Political reform group Unlock Democracy has published new research which reveals that dozens of members of the House of Lords claimed tens of thousands of pounds tax free in 2011 despite only voting on a handful of occasions. One peer, the Earl of Rosslyn, claimed over £15,000 despite not voting at all or sitting on any parliamentary committees
Three of the biggest claimants are peers who have been embroiled in lobbying and expenses scandals. Lord Paul was suspended from the Lords for 4 months in October 2010 for abuse of expenses, claimed attendance allowance for 114 days yet has only voted 4 times.
Lord Truscott, who was suspended for six months in May 2009 for breaking parliamentary rules on lobbying, voted 19 times and claimed attendance allowance for 147 days. Lord Hanningfield, who was jailed for 9 months in July 2011 for offences under the Theft Act, claimed attendance allowance for 22 days and did not vote at all.

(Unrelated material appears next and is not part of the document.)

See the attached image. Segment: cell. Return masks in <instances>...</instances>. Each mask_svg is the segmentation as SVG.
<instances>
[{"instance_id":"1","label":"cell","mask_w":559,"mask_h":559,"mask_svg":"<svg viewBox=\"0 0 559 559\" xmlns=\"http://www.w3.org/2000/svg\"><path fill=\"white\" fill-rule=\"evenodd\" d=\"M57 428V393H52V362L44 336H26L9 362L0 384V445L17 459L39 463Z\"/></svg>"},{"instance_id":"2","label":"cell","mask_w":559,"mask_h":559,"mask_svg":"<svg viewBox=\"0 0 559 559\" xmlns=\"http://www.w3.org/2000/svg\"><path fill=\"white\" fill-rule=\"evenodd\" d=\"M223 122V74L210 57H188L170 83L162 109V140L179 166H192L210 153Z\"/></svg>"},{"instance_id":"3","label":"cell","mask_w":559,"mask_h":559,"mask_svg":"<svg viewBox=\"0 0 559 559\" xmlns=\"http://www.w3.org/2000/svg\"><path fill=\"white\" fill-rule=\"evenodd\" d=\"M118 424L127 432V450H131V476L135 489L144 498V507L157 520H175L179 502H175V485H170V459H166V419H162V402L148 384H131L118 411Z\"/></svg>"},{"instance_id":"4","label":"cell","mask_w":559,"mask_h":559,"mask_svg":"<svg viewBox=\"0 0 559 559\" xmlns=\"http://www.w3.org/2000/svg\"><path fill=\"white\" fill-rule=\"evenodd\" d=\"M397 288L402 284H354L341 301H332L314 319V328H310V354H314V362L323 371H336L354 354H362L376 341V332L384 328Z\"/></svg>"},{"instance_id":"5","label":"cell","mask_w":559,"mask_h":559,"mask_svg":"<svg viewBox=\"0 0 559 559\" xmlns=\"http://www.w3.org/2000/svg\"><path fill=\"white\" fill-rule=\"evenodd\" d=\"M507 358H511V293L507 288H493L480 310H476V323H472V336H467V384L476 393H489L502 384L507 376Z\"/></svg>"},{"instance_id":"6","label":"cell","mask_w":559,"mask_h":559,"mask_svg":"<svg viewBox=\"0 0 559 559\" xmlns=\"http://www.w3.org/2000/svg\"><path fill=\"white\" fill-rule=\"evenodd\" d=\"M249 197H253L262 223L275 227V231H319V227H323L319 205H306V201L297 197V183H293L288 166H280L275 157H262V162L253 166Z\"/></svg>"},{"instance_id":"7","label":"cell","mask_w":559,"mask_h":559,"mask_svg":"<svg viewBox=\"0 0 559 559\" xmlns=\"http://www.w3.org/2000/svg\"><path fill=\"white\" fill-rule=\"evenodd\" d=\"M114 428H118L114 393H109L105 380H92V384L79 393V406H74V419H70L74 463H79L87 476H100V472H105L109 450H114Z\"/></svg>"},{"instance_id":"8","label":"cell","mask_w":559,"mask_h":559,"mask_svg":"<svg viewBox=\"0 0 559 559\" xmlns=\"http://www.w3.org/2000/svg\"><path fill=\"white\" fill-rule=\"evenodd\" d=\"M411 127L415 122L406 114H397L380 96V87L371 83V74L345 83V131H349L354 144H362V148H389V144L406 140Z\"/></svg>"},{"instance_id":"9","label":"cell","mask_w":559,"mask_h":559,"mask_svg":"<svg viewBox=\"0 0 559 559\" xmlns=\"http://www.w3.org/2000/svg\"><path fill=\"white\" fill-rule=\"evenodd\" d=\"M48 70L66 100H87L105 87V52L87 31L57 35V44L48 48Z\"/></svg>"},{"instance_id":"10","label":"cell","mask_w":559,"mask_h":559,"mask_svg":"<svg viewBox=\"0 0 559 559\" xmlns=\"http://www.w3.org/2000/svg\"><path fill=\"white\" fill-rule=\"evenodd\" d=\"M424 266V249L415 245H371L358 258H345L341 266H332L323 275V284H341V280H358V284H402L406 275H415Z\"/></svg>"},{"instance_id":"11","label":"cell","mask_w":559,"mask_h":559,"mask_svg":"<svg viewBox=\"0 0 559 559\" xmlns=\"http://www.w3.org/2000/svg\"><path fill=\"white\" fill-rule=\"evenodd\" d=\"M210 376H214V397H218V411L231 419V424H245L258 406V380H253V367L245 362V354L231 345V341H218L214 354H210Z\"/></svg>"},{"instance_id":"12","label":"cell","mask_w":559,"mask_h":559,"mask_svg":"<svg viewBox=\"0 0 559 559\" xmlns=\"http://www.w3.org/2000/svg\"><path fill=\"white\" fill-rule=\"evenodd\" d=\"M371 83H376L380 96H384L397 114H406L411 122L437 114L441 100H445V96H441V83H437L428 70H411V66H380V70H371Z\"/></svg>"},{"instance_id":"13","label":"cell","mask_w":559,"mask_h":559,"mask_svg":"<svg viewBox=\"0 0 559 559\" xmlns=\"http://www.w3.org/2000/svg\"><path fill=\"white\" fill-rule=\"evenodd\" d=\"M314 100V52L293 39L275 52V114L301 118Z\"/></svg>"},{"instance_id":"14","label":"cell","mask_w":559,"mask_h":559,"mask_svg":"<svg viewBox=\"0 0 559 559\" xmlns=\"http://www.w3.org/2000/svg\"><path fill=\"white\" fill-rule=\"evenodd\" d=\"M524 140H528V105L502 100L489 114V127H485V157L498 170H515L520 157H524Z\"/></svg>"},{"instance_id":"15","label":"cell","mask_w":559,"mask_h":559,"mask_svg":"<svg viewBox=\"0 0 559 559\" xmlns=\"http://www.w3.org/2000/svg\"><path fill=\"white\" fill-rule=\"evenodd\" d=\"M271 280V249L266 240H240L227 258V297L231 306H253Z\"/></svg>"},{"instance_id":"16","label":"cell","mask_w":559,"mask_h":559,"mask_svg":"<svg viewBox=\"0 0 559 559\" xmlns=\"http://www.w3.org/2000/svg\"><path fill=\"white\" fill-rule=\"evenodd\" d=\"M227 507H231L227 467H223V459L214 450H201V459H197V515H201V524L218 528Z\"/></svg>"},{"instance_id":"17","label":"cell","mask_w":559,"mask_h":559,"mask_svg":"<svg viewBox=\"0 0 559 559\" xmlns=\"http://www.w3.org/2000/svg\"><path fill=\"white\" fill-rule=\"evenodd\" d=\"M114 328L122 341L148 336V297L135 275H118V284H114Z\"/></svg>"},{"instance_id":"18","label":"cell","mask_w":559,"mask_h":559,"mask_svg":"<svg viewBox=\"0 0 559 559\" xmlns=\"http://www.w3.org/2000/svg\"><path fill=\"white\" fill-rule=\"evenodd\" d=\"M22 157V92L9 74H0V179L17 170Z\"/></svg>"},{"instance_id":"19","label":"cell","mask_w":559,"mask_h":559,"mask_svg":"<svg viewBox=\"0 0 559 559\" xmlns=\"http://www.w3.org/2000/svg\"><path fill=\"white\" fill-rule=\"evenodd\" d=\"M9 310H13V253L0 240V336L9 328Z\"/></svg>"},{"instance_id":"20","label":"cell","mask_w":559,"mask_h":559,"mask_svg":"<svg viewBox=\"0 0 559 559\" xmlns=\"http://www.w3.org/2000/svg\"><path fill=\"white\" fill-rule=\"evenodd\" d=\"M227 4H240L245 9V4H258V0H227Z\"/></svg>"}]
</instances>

The data was derived by cross-referencing the House of Lords’ register of allowances and expenses claims with each peer’s voting record. During 2011, the average peer voted in 67 out of a total of 131 divisions.
In total 30 peers claimed over £20,000 in expenses despite voting in fewer than 1-in-4 divisions (32 or less) in 2011. A further 75 peers did not vote at all during that period (9 of whom died at some stage in 2011/2012).
The daily attendance allowance is intended for peers to claim when they are on parliamentary business. Peers can claim £300 or a lower rate of £150 per day tax free. Most of the claimants with little or no voting record do not sit on any parliamentary committees.
Commenting on the findings of this research, Director of Unlock Democracy Peter Facey declared: “Three years on from the expenses scandal, it is shocking that the House of Lords continues to do nothing about the ‘money for nothing’ culture which pervades it. Far too many peers continue to claim tens of thousands of pounds in allowances tax free with next to nothing to show for it."
Mr Facey continued: “We have a choice between a smaller, democratically elected second chamber or to continue with an endlessly growing chamber, appointed by party leaders filled with members with a sense of entitlement who are under no requirement to play any role in the legislative process at all. You can’t put a price on democracy but the price of patronage is clearly too high.”